Cinq dossiers égyptiens passés au crible
En Égypte, Attijariwafa Bank admet avoir étudié au cours des dernières années pas moins de cinq dossiers, dont les rachats de l’ex-filiale du français BNP Paribas et de celle du grec Piraeus Bank. La reprise de BBE, avec son produit net bancaire de 1 517 millions de livres égyptiennes en 2015 (environ 177 millions d’euros), son total de bilan de 20,2 milliards de livres et ses 1 500 employés, est donc le couronnement d’un long travail. C’est aussi un vrai marqueur dans l’histoire internationale du groupe, moins d’une décennie après le rachat des filiales subsahariennes du français Crédit agricole : une fois les autorisations des banques centrales obtenues, BBE sera en effet la plus grosse filiale du groupe hors Maroc, représentant 7,5 % des actifs d’Attijariwafa Bank, 8,7 % de ses revenus et 14,5 % de ses profits, selon le cabinet de recherche AlphaMena. « L’Égypte déclasse notre filiale tunisienne », semble s’amuser Mohamed El Kettani, qui ajoute aussitôt : « Mais les équipes à Tunis se battent déjà pour reprendre leur place. »

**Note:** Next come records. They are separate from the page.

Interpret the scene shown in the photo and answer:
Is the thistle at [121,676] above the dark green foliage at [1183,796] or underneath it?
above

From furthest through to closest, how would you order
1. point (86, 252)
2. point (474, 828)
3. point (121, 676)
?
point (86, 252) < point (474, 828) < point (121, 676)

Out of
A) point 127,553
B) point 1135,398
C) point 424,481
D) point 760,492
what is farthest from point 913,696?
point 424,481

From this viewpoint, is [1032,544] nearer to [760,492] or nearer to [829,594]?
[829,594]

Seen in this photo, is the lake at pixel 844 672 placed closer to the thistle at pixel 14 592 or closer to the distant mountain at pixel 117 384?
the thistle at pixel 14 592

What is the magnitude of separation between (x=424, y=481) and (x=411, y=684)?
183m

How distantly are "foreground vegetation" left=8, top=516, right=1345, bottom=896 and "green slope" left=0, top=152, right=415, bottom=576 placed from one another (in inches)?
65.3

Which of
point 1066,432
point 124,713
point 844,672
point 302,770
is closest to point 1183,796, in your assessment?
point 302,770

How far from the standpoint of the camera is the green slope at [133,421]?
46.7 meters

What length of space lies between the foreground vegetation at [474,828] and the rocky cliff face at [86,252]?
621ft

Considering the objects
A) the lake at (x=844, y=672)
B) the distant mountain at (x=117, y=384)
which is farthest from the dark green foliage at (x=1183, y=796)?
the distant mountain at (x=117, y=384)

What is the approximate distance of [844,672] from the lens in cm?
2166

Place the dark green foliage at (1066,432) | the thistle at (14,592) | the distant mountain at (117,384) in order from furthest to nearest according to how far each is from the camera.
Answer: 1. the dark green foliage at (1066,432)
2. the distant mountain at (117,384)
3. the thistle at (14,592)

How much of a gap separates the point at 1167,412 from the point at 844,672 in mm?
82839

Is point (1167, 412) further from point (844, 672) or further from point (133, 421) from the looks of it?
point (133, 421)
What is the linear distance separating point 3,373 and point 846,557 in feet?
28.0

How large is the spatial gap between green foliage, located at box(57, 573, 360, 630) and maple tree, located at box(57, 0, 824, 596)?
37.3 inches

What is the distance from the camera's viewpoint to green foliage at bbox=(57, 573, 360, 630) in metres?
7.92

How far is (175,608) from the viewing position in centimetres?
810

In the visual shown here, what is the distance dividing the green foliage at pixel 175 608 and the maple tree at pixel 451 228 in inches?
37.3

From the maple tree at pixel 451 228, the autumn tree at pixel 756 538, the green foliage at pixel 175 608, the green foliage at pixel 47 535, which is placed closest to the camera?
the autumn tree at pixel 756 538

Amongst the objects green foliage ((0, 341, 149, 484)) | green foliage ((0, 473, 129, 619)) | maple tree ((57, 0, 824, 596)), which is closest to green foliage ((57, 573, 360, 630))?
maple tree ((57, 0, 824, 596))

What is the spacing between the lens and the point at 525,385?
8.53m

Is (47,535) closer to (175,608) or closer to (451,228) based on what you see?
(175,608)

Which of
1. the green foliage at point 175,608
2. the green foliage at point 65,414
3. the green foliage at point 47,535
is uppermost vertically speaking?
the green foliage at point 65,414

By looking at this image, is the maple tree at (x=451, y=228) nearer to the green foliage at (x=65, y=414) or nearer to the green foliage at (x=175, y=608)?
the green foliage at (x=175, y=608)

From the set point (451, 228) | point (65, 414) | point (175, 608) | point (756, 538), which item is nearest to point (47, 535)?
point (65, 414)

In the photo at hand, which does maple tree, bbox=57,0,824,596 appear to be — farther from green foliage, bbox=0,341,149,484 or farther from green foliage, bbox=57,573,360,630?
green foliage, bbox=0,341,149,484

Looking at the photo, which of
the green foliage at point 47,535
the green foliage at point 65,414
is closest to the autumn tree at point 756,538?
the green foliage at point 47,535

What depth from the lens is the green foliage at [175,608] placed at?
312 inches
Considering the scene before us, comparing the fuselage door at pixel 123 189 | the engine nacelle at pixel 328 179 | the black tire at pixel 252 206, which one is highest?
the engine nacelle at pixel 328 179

Au Caire, le potentiel est grand : l’économie égyptienne se redresse, et, malgré les difficultés passées, le secteur bancaire est toujours resté solide, s’affichant à la fois comme extrêmement liquide (les crédits ne représentent que 40 % des dépôts en moyenne) et rentable. « Le taux de bancarisation est très bas », précise Mohamed El Kettani, pour qui l’estimation de 30 % est nettement au-dessus de la réalité. « Les PME et la classe moyenne n’ont pas de comptes, poursuit-il. Nous voulons développer notre modèle de banque universelle, en capitalisant bien entendu sur les activités historiques de banque des grandes entreprises et de banque privée, et en nous déployant dans la banque de détail, les services financiers spécialisés et la bancassurance. » Avec ses 56 agences, BBE se situe dans la moyenne des banques égyptiennes, mais loin derrière les quatre grands leaders du secteur, notamment la National Bank of Egypt (entre 400 et 500 agences). Attijariwafa Bank, qui compte 2 550 agences au Maroc et plus de 1 000 dans le reste de l’Afrique, sait comment multiplier les points de vente tout en maîtrisant les coûts.

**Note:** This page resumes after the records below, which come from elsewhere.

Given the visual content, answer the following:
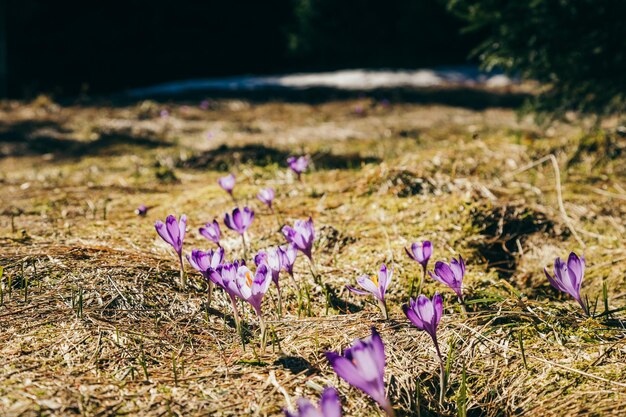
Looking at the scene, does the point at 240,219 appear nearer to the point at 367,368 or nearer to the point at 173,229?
the point at 173,229

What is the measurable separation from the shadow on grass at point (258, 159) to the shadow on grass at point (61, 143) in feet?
3.55

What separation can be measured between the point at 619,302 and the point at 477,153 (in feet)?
7.20

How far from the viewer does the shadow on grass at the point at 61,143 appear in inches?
223

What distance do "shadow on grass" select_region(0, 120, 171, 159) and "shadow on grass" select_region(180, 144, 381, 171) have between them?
108 centimetres

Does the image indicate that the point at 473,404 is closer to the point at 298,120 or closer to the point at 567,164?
the point at 567,164

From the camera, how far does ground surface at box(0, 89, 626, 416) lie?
1.60 m

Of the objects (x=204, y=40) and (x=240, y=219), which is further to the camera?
(x=204, y=40)

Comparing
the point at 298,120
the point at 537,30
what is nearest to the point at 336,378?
the point at 537,30

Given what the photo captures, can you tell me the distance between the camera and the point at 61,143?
6.15 metres

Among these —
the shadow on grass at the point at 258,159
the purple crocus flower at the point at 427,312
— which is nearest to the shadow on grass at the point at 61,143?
the shadow on grass at the point at 258,159

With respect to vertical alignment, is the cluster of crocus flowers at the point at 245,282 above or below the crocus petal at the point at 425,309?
below

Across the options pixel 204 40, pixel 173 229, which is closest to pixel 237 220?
pixel 173 229

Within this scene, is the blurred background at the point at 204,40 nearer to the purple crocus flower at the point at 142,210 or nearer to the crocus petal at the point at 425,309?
the purple crocus flower at the point at 142,210

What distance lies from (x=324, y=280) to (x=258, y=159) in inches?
92.4
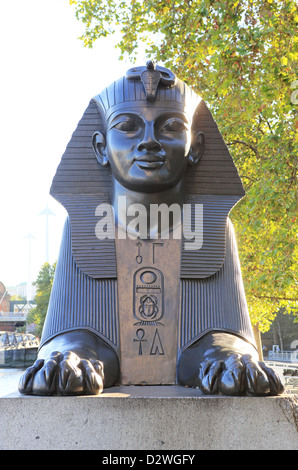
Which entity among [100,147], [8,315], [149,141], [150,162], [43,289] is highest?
[8,315]

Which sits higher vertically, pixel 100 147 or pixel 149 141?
pixel 100 147

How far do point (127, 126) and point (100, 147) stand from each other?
1.03ft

Un délai d’au moins un an pour digérer l’opération
Le plus grand groupe bancaire marocain veut se donner du temps en Égypte, évoquant un délai d’au moins un an pour digérer l’opération, et une phase de dix ans pour transformer en profondeur la banque. Le management du groupe rêve toutefois déjà de faire de l’Égypte un trait d’union entre les pays du Golfe et ses implantations africaines, ainsi qu’une plateforme de développement vers l’Afrique de l’Est, où il travaille à l’acquisition de la Compagnie générale de banque (Cogebanque), au Rwanda. « La future Attijariwafa Egypt pourrait mener le développement dans cette zone », imagine Mohamed El Kettani.

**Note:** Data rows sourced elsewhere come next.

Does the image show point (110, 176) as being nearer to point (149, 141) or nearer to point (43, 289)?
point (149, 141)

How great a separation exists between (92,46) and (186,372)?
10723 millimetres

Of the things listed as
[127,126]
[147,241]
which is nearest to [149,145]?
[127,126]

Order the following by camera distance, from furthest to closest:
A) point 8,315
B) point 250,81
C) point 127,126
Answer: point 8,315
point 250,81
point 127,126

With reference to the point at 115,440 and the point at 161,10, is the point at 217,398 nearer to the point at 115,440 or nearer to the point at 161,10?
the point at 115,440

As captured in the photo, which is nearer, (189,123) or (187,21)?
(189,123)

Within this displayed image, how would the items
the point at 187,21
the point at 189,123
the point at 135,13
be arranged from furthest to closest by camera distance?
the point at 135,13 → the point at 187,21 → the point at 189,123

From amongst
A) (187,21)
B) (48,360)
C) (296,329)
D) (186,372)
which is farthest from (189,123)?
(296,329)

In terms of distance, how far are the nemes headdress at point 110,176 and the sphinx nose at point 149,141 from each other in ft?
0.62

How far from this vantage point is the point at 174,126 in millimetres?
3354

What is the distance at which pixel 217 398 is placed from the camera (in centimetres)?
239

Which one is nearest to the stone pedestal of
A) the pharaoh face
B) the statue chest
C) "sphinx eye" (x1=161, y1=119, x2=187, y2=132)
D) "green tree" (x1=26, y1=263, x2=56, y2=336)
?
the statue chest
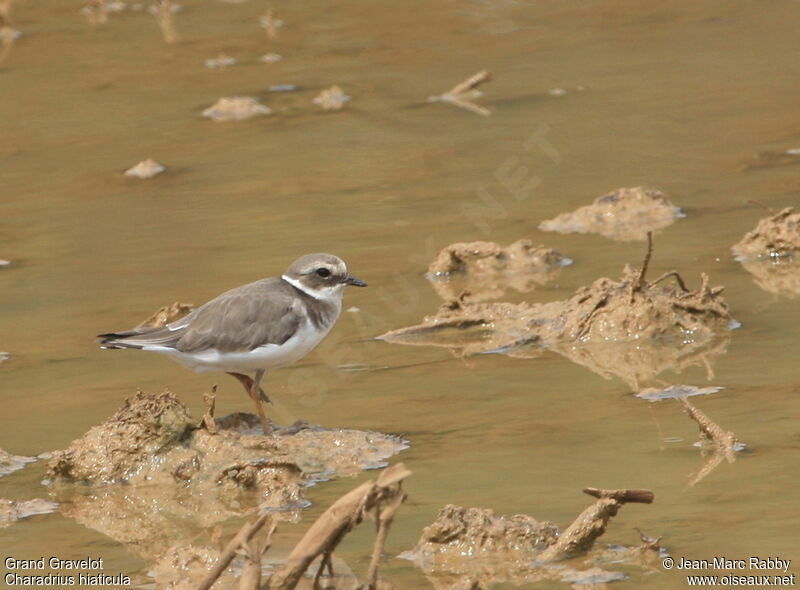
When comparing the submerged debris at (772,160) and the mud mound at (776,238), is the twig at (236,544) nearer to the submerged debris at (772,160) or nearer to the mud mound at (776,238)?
the mud mound at (776,238)

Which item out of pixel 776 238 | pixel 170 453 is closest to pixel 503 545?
pixel 170 453

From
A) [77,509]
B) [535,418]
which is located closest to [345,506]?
[77,509]

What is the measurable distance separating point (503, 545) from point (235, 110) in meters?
10.4

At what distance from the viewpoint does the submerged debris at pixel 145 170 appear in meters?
14.3

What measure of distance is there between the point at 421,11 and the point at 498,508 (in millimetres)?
13691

Le PDG, qui, avec ses équipes, a transformé le groupe en moins d’une décennie, n’a guère à craindre financièrement : la cession, pour environ 430 millions d’euros, de la moitié de ses parts dans l’assureur Wafa à la Société nationale d’investissement (SNI, holding royal), par ailleurs son actionnaire de référence, lui permet de financer en grande partie la reprise de BBE et donc de réduire le risque. Sur place, le maintien du management simplifiera également la donne.
Aux aguets sur les questions numériques
Symboliquement, l’aventure égyptienne marque le premier temps fort d’Énergies 2020, la deuxième phase du programme d’expansion du groupe. Un programme qui, en dehors des développements en zone anglophone (dont le Nigeria), cache beaucoup d’autres ambitions. Au Maroc, la création d’une banque dans la finance islamique est en attente d’agrément, mais L’Banka Lik, une offre complète de banque en ligne, est déjà sur les rails. Consciente des ambitions financières des opérateurs de télécoms, la direction du groupe marocain est aux aguets sur les questions numériques, surtout dans les pays subsahariens où le taux de bancarisation reste très bas.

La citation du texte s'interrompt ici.